地域ごとに必要な危機への備え

 そうした知事の意思決定に必要ないくつかのポイントを指摘したい。

 日本全国での感染流行の動態グラフが繰り返し報道されている。医療対応の限界を超えて医療崩壊にならないよう、感染のピークをずらすために対策が必要であることを示すものだ。大きな感染クラスターの形成は都道府県レベルの範囲で捉えられている現状を考えれば、このグラフを都道府県ごとに作って、地域での医療崩壊を起こさせないシナリオを早急に作らなければならない。

 感染症のリスクと経済活動のダメージの回避については、一方を追求するともう一方が犠牲になる「トレードオフ」の関係にある。そこで、どこまでのリスクを許容するかを見極めることが重要となる。

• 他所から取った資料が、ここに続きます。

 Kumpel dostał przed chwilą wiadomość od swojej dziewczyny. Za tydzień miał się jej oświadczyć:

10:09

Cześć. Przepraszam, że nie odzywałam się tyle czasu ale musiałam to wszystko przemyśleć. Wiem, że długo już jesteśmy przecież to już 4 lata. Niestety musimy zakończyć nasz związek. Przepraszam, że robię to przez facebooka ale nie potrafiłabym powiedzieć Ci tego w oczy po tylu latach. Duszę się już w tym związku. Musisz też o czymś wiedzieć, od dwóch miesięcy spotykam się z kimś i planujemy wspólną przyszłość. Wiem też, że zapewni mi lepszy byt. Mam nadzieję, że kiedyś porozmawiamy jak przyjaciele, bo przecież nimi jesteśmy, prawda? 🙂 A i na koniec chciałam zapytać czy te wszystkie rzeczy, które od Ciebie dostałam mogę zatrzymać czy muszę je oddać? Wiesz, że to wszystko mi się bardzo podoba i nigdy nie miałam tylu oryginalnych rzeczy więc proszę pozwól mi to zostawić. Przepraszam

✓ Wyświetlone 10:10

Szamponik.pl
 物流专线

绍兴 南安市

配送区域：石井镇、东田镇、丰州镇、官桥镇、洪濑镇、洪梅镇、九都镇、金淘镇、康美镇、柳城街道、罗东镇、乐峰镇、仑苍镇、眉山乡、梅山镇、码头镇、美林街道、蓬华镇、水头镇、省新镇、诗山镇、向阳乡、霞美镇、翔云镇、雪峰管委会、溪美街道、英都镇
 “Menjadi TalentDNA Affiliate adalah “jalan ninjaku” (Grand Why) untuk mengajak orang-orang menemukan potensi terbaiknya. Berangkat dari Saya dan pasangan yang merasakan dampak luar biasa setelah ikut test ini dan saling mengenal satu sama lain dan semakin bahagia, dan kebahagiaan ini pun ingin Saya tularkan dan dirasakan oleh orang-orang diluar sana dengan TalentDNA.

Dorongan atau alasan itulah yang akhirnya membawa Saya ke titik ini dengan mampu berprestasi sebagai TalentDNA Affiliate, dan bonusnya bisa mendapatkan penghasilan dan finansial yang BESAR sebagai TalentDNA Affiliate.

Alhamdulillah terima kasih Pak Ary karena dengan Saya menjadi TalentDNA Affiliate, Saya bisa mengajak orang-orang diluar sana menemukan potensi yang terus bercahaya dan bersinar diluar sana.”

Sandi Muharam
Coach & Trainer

 新型コロナウイルスによる致死率は、季節性のインフルエンザが0.1%であるのに対して10倍の1%程度とも言われている。医療崩壊さえなければ、SARS(重症急性呼吸器症候群)やMERS(中東呼吸器症候群)に比べれば圧倒的に低い。社会経済活動をどこまで犠牲にするかを判断するためには、このような致死率では、どれぐらいのリスクまでだと許容できるかの決断がいる。封じ込めを放棄するわけではないが、リスクゼロはあり得ないのだ。

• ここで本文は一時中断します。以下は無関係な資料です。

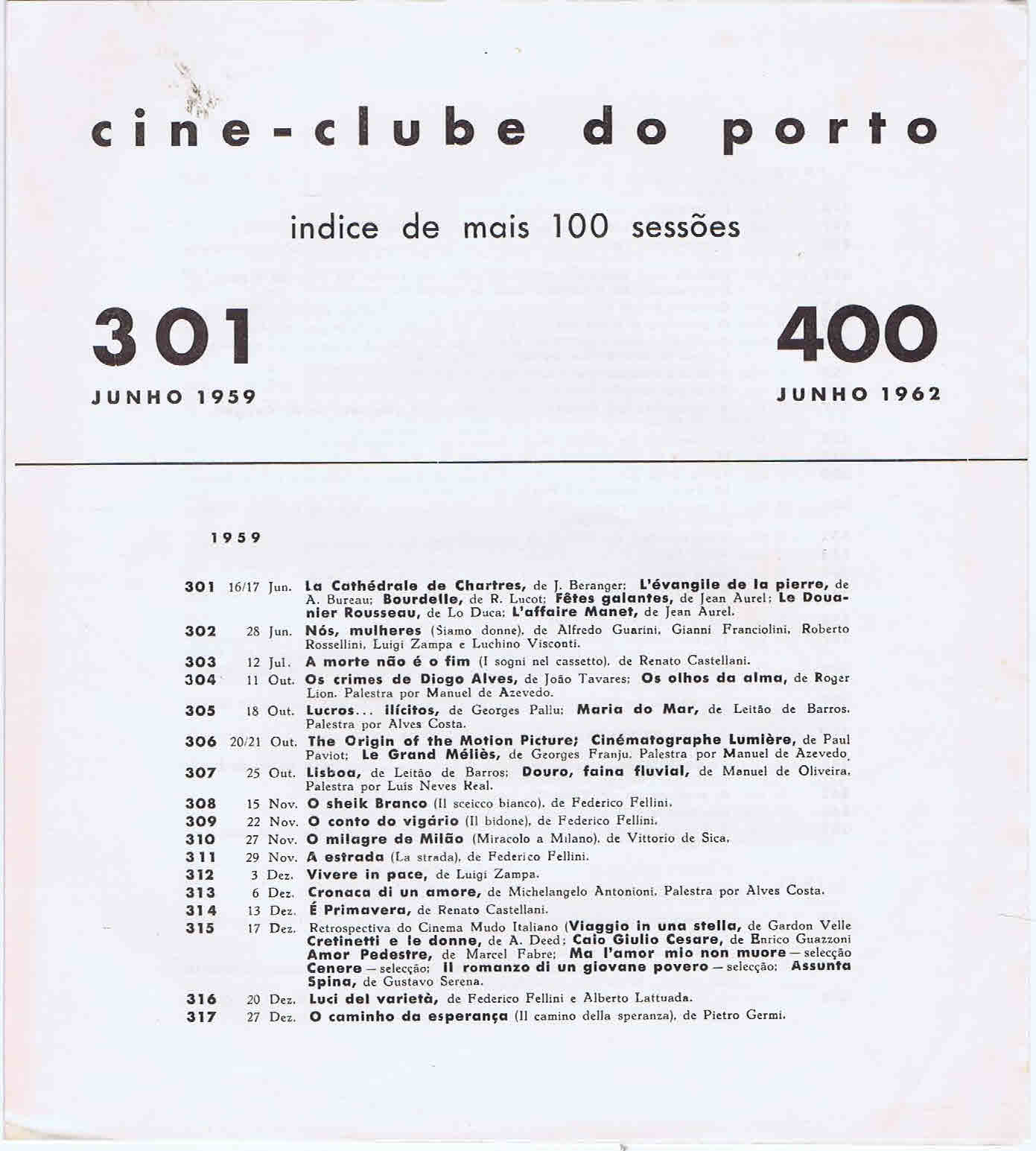 cine-clube do porto

indice de mais 100 sessões

301
JUNHO 1959

400
JUNHO 1962

1959

301 16/17 Jun. La Cathédrale de Chartres, de J. Beranger; L'évangile de la pierre, de A. Bureau; Bourdelle, de R. Lucot; Fêtes galantes, de Jean Aurel; Le Douanier Rousseau, de Lo Duca; L'affaire Manet, de Jean Aurel.
302 28 Jun. Nós, mulheres (Siamo donne), de Alfredo Guarini, Gianni Franciolini, Roberto Rossellini, Luigi Zampa e Luchino Visconti.
303 12 Jul. A morte não é o fim (I sogni nel cassetto), de Renato Castellani.
304 11 Out. Os crimes de Diogo Alves, de João Tavares; Os olhos da alma, de Roger Lion. Palestra por Manuel de Azevedo.
305 18 Out. Lucros... ilícitos, de Georges Pallu; Maria do Mar, de Leitão de Barros. Palestra por Alves Costa.
306 20/21 Out. The Origin of the Motion Picture; Cinématographe Lumière, de Paul Paviot; Le Grand Méliès, de Georges Franju. Palestra por Manuel de Azevedo.
307 25 Out. Lisboa, de Leitão de Barros; Douro, faina fluvial, de Manuel de Oliveira. Palestra por Luís Neves Real.
308 15 Nov. O sheik Branco (Il sceicco bianco), de Federico Fellini.
309 22 Nov. O conto do vigário (Il bidone), de Federico Fellini.
310 27 Nov. O milagre de Milão (Miracolo a Milano), de Vittorio de Sica.
311 29 Nov. A estrada (La strada), de Federico Fellini.
312 3 Dez. Vivere in pace, de Luigi Zampa.
313 6 Dez. Cronaca di un amore, de Michelangelo Antonioni. Palestra por Alves Costa.
314 13 Dez. É Primavera, de Renato Castellani.
315 17 Dez. Retrospectiva do Cinema Mudo Italiano (Viaggio in una stella, de Gardon Velle Cretinetti e le donne, de A. Deed; Caio Giulio Cesare, de Enrico Guazzoni Amor Pedestre, de Marcel Fabre; Ma l'amor mio non muore — selecção Cenere — selecção; Il romanzo di un giovane povero — selecção; Assunta Spina, de Gustavo Serena.
316 20 Dez. Luci del varietà, de Federico Fellini e Alberto Lattuada.
317 27 Dez. O caminho da esperança (Il camino della speranza), de Pietro Germi.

 さらに地域の社会、経済活動へのダメージを最小にして感染拡大阻止の効果を最大にする方策は、それぞれの地域の実態に応じて異なって当然だ。地域の専門家、医師会、経済団体、国の出先機関などによる協議の場を設けて、具体的な措置の選択肢、優先順位などをあらかじめ議論しておく必要がある。これまで新型インフルエンザ対策で策定している行動計画も新型コロナの特性に応じて早急に見直すべきだ。地域の実情に関係なく、政府の策定する行動計画に「右へならえ」では情けない。

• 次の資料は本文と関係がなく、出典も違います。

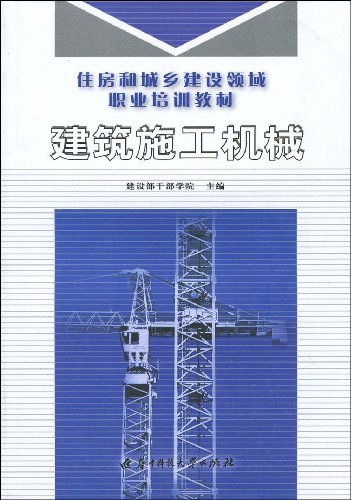 住房和城乡建设领域
职业培训教材

建筑施工机械

建设部干部学院　主编

华中科技大学出版社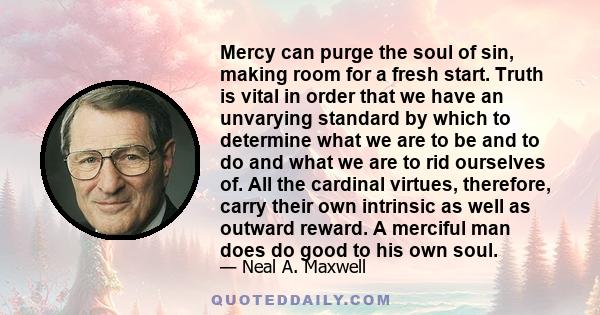 Mercy can purge the soul of sin, making room for a fresh start. Truth is vital in order that we have an unvarying standard by which to determine what we are to be and to do and what we are to rid ourselves of. All the cardinal virtues, therefore, carry their own intrinsic as well as outward reward. A merciful man does do good to his own soul.

— Neal A. Maxwell

QUOTEDDAILY.COM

 また都道府県ごとだといっても広域連携も併せて必要だ。前述の和歌山県も県内のPCR検査体制では不足するので近隣の大阪府に検査を依頼して補っている。医療体制、検査体制の協力だけではない。人の移動制限、物資の調達なども県境を越えた対応も必要になってくる。

 こうした体制づくりは緊急事態宣言が出される事態になってからでは手遅れだ。あらかじめ備えておくべきだろう。また緊急事態宣言が出されなくても、知事が積極果敢に先手を打つことが必要だ。